Extrait du texte:
•••••
Conseil d’Etat, 6 mars 2015, N° 369857

Un fonctionnaire privé de traitement, faute d’avoir été régulièrement réintégré à l’expiration d’une mesure de contrôle judiciaire, peut-il librement exercer une activité privée lucrative ?

Non dès lors qu’il reste en position d’activité. Il en résulte que si, à l’issue du contrôle judiciaire, l’administration doit régulariser la situation de l’intéressé sans pouvoir se prévaloir de l’absence du service fait pour suspendre le versement du traitement à l’intéressé, elle peut en revanche valablement opposer à l’agent le fait qu’il se soit procuré des revenus professionnels en exerçant, en méconnaissance des dispositions de l’article 25 de la loi du 13 juillet 1983 portant droits et obligations des fonctionnaires, une activité privée lucrative pendant la période au cours de laquelle, il a été irrégulièrement laissé sans affectation.

Un fonctionnaire [1] est placé, en août 1999, sous contrôle judiciaire avec interdiction de se rendre sur son lieu de travail. Son administration interrompt son traitement pour absence de service fait. En 2003, l’intéressé est finalement condamné à une peine d’emprisonnement avec sursis.

L’agent demande en vain à être réintégré. Pendant trois ans il continue cependant d’être rémunéré sans recevoir d’affectation. En mars 2006, son traitement est finalement suspendu jusqu’à sa mise à la retraite pour invalidité un an plus tard.

En avril 2011, le Conseil d’Etat, annule la mesure de suspension du traitement : le fait que le fonctionnaire n’ait pas exercé, postérieurement à la fin de la mesure de contrôle judiciaire, ses fonctions ne lui est pas imputable mais résulte de la méconnaissance, par l’administration, de son obligation de placer ses agents dans une situation régulière. Ainsi son administration ne pouvait se prévaloir de l’absence du service fait pour suspendre le versement du traitement.
•••••
Objectif: Rédigez la suite du commentaire sur l'arrêt du Conseil d'État du 6 mars 2015, en reprenant après sa dernière phrase. Les lignes de données n'ont aucun rôle dans ce travail.

Données présentées:
•••••
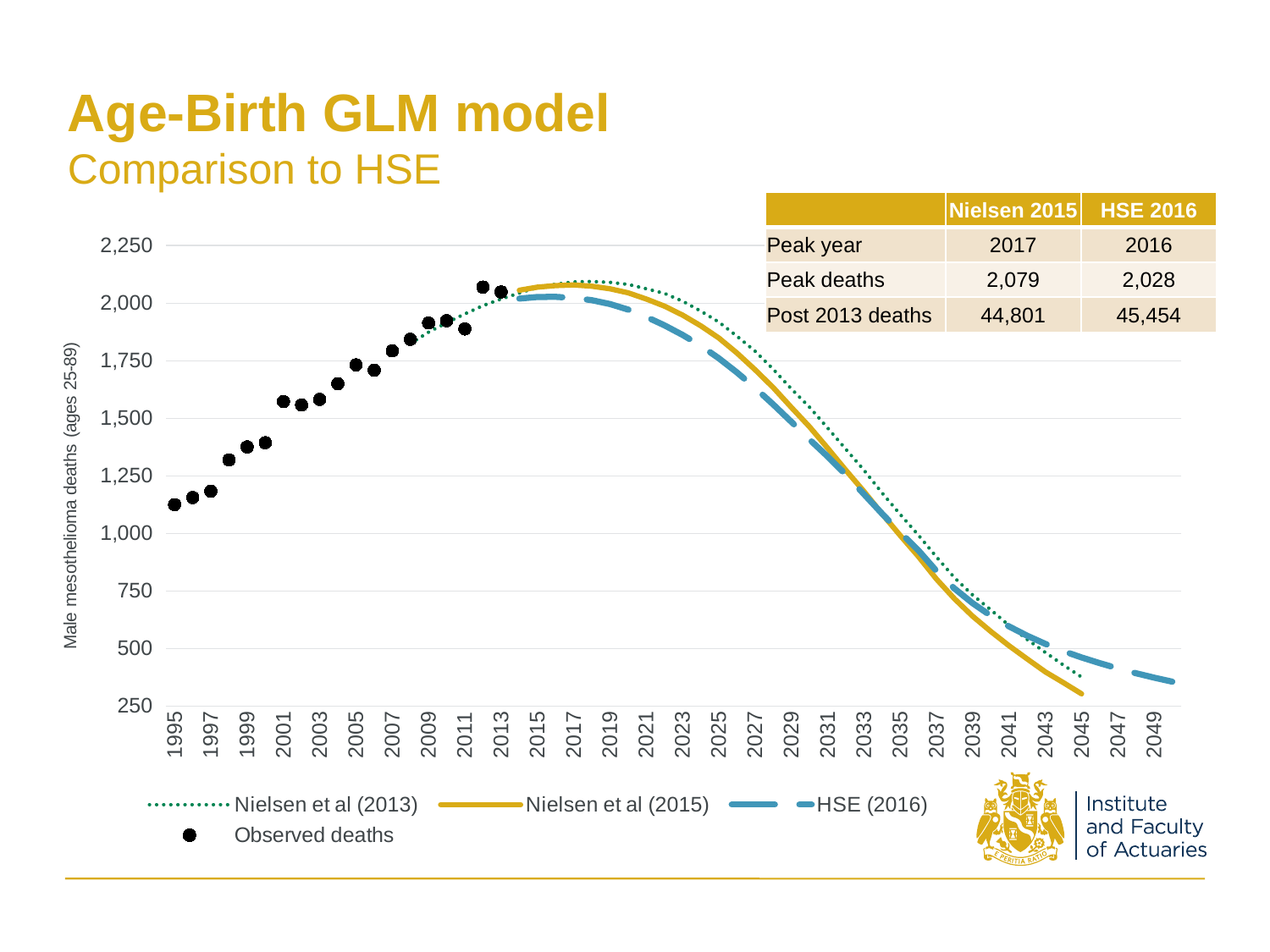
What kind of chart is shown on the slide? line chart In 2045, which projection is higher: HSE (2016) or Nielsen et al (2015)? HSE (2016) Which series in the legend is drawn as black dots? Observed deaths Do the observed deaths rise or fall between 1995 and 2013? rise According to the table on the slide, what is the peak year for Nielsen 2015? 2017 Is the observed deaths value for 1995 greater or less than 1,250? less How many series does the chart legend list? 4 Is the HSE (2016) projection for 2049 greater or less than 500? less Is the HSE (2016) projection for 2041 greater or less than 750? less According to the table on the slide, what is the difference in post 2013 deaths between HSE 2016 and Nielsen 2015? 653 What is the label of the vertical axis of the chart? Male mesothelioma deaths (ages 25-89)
•••••
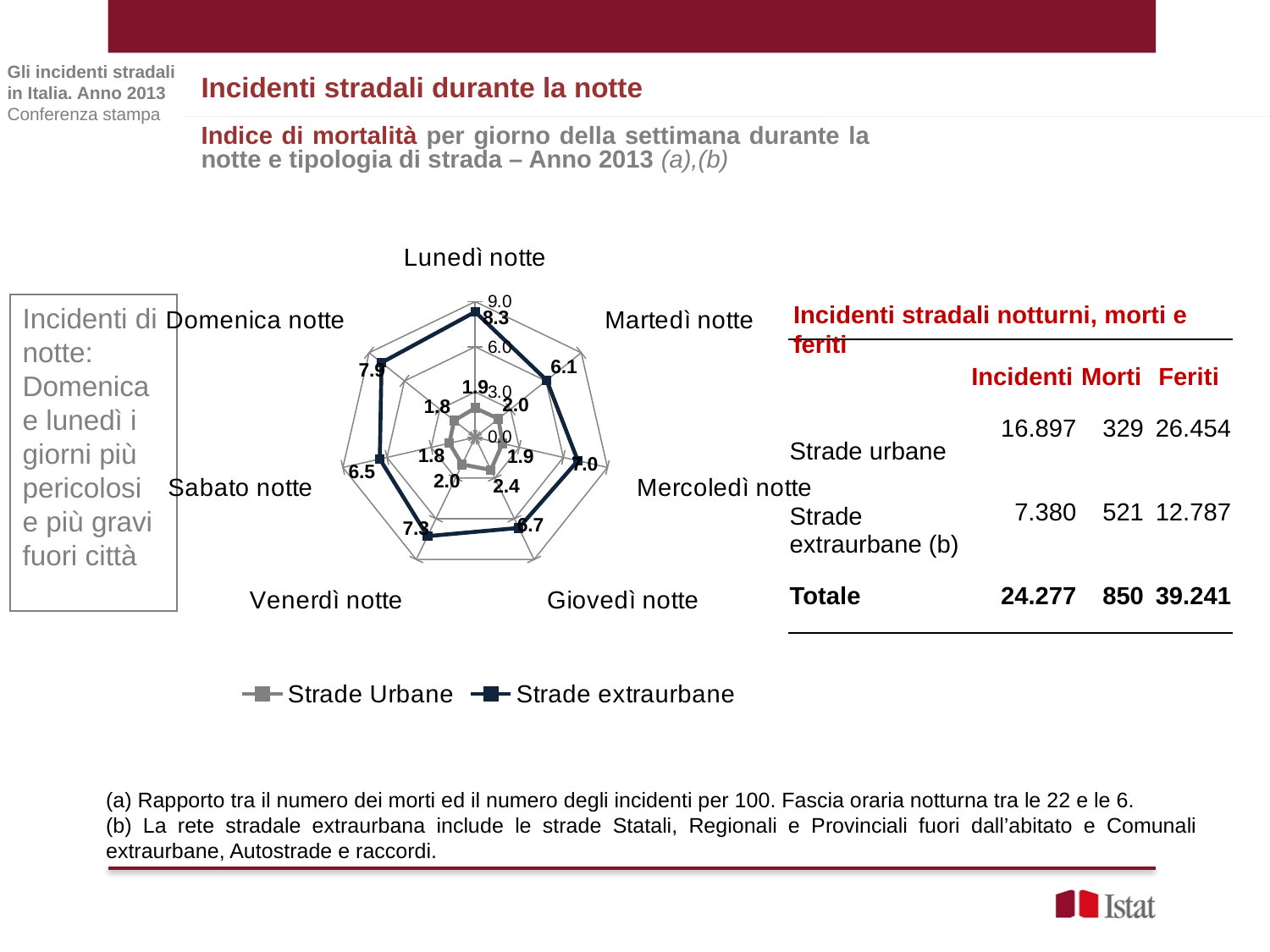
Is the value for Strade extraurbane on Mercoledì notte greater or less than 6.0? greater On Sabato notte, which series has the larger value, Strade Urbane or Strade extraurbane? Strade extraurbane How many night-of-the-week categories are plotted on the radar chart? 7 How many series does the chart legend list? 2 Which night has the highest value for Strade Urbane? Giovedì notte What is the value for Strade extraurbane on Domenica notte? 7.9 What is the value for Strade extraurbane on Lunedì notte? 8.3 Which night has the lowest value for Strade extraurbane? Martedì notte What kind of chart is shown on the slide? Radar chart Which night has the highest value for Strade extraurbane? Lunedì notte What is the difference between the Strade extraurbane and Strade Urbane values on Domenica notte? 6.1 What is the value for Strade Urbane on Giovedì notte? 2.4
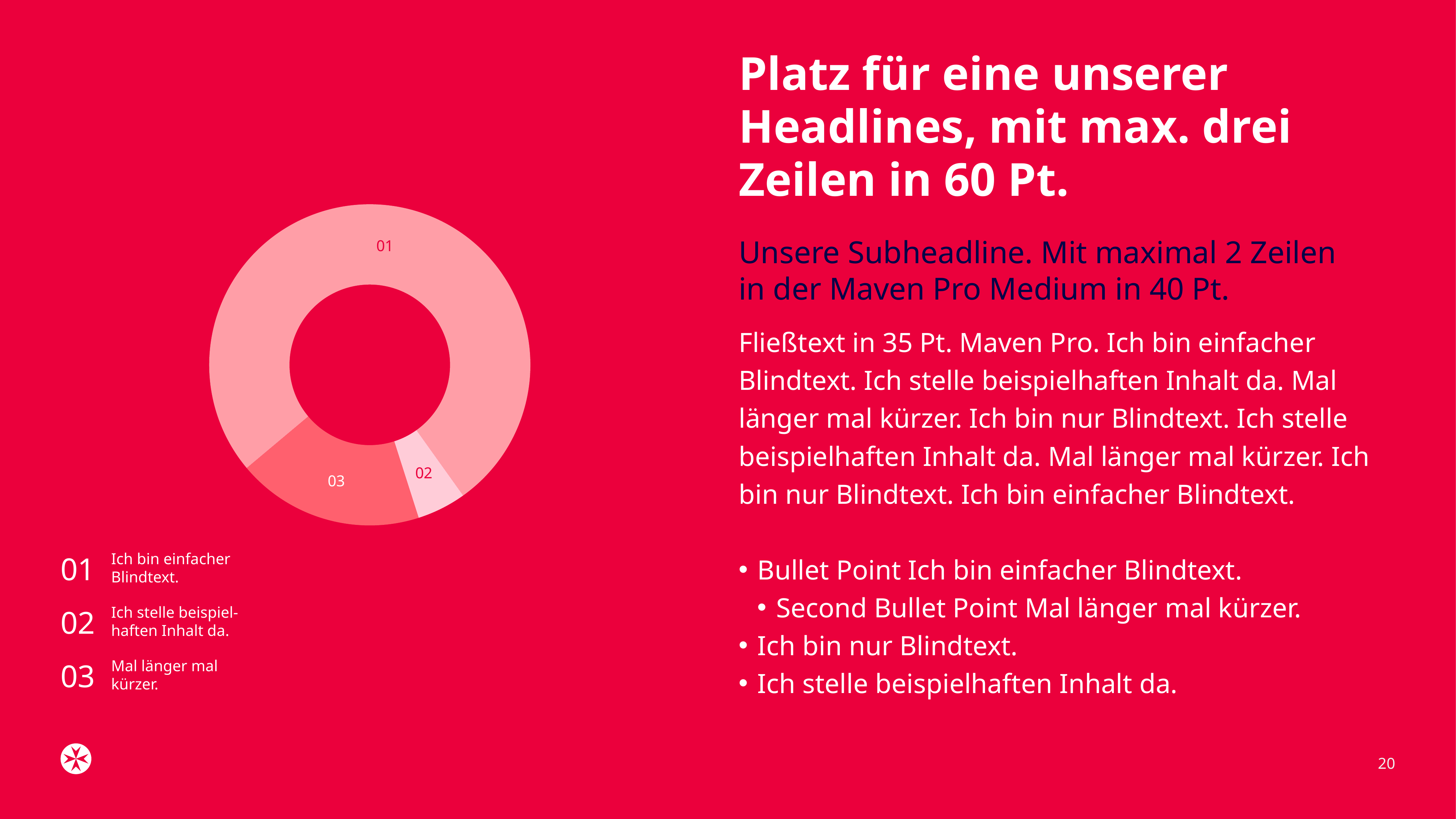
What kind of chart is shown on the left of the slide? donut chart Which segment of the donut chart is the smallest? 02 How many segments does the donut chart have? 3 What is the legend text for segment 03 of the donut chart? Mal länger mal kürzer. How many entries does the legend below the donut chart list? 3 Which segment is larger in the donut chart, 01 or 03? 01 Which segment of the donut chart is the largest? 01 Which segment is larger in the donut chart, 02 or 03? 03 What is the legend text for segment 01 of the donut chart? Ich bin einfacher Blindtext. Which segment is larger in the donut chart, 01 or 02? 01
•••••
Réponse finale:
L’administration régularise la situation et verse à l’intéressé une somme de 39 400,88 euros correspondant au montant des traitements qu’il aurait dû percevoir entre le 10 mars 2006 et le 13 avril 2007. Mais, deux mois plus tard, l’employeur revient finalement sur sa position reprochant à l’intéressé d’avoir sur cette même période tiré des revenus d’une activité professionnelle privée...

Le tribunal administratif, invoquant l’autorité de la chose jugée, annule ce retrait et condamne l’établissement à verser l’intégralité du traitement dû au titre de la période en cause. Le Conseil d’Etat confirme que l’autorité de la chose jugée faisait effectivement obstacle à ce que l’administration puisse à nouveau invoquer l’absence de service fait pour refuser de verser à l’agent les sommes qu’il aurait dû percevoir au titre de son traitement.

Mais pour autant, l’autorité de la chose jugée n’interdisait pas l’administration d’opposer à l’intéressé le fait qu’il s’était procuré des revenus professionnels en exerçant, en méconnaissance des dispositions de l’article 25 de la loi du 13 juillet 1983 portant droits et obligations des fonctionnaires, une activité privée pendant la période au cours de laquelle, il avait été laissé sans affectation. En effet il n’en restait pas moins durant cette période en position d’activité. Dans ces circonstances l’administration est donc tenue de procéder à une retenue sur son traitement à concurrence des sommes indument perçues :

"en excluant par principe que l’administration puisse se fonder sur une telle circonstance, alors qu’il lui appartenait de rechercher si l’intéressé était effectivement dans une situation pouvant ainsi justifier une retenue sur son traitement, le tribunal administratif de Toulon a entaché son jugement d’une erreur de droit qui doit en entraîner l’annulation".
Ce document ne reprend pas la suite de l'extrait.